Written by: Wendell Cox

Derailing transit myths: Newer large-rail transit systems have not attracted drivers from their cars for work trips, according to a paper released this week by the Heritage Foundation. Additionally, the paper finds that increases in transit funding tend to produce a considerably smaller corresponding increase in transit ridership; transit’s capital and operating costs are excessive and preclude its potential for expansion; there is little potential for transit to attract drivers from automobiles for the vast majority of urban trips because of transit’s limited competitiveness with the car; and the claimed benefits of transit have been exaggerated, including economic impacts, energy efficiency and savings in congestion, consumer and accident costs.

Abstract: The 2010 Heritage Foundation report “Washington’s War on Cars and the Suburbs” disputed Transportation Secretary Ray LaHood’s claims that public transit produces substantial economic benefits, consumes only onefifth the energy of cars, and saves billions in other costs.

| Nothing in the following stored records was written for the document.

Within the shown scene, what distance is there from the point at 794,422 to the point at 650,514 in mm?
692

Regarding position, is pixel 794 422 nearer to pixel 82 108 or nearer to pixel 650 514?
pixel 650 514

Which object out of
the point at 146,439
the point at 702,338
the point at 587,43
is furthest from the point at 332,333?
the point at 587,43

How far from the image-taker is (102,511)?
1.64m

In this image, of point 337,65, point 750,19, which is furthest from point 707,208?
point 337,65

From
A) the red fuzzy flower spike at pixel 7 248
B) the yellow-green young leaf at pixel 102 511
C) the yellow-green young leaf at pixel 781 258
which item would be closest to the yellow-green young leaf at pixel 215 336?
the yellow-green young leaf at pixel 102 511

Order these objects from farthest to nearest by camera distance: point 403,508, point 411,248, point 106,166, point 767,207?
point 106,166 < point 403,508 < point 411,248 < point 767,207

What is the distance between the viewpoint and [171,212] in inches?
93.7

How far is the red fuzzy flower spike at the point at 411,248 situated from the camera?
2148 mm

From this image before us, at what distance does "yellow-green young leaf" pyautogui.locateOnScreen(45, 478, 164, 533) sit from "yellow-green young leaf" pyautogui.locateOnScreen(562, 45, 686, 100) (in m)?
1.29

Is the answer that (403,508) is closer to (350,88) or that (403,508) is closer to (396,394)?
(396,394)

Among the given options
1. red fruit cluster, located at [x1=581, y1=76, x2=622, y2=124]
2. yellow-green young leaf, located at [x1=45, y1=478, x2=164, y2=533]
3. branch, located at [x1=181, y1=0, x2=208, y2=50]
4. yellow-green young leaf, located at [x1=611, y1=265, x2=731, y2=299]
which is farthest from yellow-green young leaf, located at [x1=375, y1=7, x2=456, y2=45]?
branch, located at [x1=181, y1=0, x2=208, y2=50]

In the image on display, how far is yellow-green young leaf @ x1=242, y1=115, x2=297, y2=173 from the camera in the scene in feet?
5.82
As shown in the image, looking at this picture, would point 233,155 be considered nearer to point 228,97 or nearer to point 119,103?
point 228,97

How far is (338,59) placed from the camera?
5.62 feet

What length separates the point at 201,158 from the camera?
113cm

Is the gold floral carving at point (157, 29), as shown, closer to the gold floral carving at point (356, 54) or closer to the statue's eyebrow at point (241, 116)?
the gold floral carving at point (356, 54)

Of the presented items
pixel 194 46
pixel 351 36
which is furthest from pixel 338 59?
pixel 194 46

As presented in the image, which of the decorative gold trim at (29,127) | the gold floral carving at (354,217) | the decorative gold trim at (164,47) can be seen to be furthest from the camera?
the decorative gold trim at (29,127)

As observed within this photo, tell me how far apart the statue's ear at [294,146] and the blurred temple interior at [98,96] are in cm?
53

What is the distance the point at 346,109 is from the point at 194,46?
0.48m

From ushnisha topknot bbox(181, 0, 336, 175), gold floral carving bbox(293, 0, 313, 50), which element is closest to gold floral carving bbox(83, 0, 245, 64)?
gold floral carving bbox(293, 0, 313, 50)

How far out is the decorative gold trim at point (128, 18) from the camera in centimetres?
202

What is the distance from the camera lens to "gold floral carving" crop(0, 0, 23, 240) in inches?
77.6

The author of the 2004 American Public Transportation Association report, Todd Litman, has taken issue with “Washington’s War.” The following paper is a response to Litman’s recent claims—and finds that new rail transit systems have not attracted drivers from their cars for commutes; transit funding increases are far out of proportion to any increase in ridership; transit attracts few drivers because of its limited competitiveness with the car; and the purported cost benefits have been exaggerated. Wendell Cox explains how outdated numbers and ambiguous definitions form the basis of today’s urban transportation policy.